Records from a spatial question set
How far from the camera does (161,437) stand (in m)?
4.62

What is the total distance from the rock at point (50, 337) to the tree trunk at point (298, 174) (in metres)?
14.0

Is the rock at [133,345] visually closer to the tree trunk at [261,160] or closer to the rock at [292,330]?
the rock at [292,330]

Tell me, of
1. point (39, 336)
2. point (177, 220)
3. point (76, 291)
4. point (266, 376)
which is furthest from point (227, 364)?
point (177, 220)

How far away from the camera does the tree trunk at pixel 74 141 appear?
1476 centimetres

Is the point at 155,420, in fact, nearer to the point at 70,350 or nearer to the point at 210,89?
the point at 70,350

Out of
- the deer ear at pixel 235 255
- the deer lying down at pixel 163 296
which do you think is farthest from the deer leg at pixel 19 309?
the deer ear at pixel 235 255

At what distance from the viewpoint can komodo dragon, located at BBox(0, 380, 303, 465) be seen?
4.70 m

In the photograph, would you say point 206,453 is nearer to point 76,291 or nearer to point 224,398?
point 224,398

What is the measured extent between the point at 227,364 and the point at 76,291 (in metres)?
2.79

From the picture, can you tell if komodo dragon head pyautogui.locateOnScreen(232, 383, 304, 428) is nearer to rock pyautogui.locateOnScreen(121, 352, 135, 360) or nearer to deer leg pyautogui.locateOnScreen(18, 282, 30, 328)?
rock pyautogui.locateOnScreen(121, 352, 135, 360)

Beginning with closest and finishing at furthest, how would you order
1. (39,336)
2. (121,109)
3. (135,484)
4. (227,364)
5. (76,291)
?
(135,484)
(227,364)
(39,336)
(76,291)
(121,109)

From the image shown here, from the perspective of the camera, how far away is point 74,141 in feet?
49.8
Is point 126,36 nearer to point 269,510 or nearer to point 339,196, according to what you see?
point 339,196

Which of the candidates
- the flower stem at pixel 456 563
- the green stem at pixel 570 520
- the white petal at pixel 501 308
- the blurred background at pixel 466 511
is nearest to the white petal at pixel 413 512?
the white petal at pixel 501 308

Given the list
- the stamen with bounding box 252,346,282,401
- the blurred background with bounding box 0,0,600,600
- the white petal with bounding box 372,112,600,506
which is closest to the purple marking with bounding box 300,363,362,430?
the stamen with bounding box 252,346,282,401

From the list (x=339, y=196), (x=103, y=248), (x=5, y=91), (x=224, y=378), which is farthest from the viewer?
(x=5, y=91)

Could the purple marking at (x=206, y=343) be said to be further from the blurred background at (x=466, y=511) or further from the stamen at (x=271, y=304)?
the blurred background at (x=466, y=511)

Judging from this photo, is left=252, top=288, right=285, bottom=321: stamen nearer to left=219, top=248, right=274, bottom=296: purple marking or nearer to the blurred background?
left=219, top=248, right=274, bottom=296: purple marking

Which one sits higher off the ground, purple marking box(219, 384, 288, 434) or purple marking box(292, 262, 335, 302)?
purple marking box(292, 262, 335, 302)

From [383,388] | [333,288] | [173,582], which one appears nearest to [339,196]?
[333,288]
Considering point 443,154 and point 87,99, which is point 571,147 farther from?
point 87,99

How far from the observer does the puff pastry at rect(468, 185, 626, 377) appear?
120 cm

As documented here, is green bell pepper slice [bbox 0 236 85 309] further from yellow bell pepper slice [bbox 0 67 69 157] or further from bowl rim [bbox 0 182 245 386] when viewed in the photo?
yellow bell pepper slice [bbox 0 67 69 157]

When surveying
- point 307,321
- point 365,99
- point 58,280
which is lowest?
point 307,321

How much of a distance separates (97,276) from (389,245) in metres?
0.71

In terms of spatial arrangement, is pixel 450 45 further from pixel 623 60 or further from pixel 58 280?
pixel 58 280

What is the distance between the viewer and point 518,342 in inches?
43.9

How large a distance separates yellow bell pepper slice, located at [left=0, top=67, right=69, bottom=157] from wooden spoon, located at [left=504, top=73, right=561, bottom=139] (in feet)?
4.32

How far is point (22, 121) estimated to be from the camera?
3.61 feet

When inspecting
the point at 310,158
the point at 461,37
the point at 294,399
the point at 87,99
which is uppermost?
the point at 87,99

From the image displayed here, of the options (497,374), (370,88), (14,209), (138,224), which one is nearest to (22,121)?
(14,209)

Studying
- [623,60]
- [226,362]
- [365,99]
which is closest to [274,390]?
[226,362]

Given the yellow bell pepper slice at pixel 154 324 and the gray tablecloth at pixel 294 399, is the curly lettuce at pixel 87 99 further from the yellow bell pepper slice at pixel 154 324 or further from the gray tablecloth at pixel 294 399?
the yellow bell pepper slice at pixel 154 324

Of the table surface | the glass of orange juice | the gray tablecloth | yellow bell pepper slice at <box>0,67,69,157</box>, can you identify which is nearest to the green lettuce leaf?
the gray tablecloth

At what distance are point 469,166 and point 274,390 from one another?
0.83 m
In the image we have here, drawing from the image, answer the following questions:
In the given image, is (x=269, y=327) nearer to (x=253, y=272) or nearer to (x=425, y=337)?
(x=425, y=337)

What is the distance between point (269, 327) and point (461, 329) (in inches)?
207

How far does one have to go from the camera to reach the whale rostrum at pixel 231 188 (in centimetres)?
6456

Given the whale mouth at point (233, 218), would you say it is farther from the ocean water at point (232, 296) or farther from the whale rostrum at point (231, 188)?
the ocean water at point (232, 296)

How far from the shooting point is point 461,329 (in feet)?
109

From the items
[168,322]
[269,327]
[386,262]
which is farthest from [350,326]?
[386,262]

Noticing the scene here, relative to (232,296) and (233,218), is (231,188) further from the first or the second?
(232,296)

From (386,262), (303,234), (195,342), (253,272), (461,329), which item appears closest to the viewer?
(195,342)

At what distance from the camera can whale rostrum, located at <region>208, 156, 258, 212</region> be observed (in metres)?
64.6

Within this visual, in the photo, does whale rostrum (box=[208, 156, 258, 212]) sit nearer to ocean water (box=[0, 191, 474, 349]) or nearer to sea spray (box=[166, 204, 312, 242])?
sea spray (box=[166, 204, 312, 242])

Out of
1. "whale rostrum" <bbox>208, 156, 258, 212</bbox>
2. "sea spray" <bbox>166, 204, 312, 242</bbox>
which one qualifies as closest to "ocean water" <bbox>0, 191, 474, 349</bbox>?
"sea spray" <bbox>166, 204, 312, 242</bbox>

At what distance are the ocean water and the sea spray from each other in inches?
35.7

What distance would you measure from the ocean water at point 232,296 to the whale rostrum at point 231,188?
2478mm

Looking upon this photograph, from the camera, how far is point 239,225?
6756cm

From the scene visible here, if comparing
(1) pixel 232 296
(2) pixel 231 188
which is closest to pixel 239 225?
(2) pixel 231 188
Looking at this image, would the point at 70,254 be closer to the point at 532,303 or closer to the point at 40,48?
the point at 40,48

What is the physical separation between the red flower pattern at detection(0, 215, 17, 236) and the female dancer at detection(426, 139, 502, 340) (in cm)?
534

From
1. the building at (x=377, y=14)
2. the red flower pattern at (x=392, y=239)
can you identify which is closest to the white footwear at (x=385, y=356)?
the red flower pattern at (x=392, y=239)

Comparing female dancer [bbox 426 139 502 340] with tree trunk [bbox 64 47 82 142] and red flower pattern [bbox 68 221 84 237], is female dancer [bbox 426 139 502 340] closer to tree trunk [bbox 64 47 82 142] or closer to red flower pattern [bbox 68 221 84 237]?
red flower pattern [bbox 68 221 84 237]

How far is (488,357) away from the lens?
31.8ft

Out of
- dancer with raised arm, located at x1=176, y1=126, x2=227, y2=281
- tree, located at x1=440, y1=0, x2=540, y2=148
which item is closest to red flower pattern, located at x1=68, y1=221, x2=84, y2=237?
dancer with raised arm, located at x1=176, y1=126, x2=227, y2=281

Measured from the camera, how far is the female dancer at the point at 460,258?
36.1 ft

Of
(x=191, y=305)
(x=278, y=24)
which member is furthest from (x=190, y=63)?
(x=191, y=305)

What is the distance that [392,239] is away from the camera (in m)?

**Exercise details:** In the records above, locate the line that contains "Comparing female dancer". Repeat it and every line after it, exactly, and nothing else.

**Response to the exercise:**
Comparing female dancer [bbox 426 139 502 340] with tree trunk [bbox 64 47 82 142] and red flower pattern [bbox 68 221 84 237], is female dancer [bbox 426 139 502 340] closer to tree trunk [bbox 64 47 82 142] or closer to red flower pattern [bbox 68 221 84 237]?
red flower pattern [bbox 68 221 84 237]

How far is (488,357) away from the lens?
31.8ft

Out of
- dancer with raised arm, located at x1=176, y1=126, x2=227, y2=281
- tree, located at x1=440, y1=0, x2=540, y2=148
which item is closest to red flower pattern, located at x1=68, y1=221, x2=84, y2=237?
dancer with raised arm, located at x1=176, y1=126, x2=227, y2=281

Measured from the camera, how far is the female dancer at the point at 460,258?
36.1 ft

Of
(x=191, y=305)
(x=278, y=24)
which member is furthest from (x=190, y=63)?
(x=191, y=305)

What is the distance that [392,239] is away from the camera (in m)?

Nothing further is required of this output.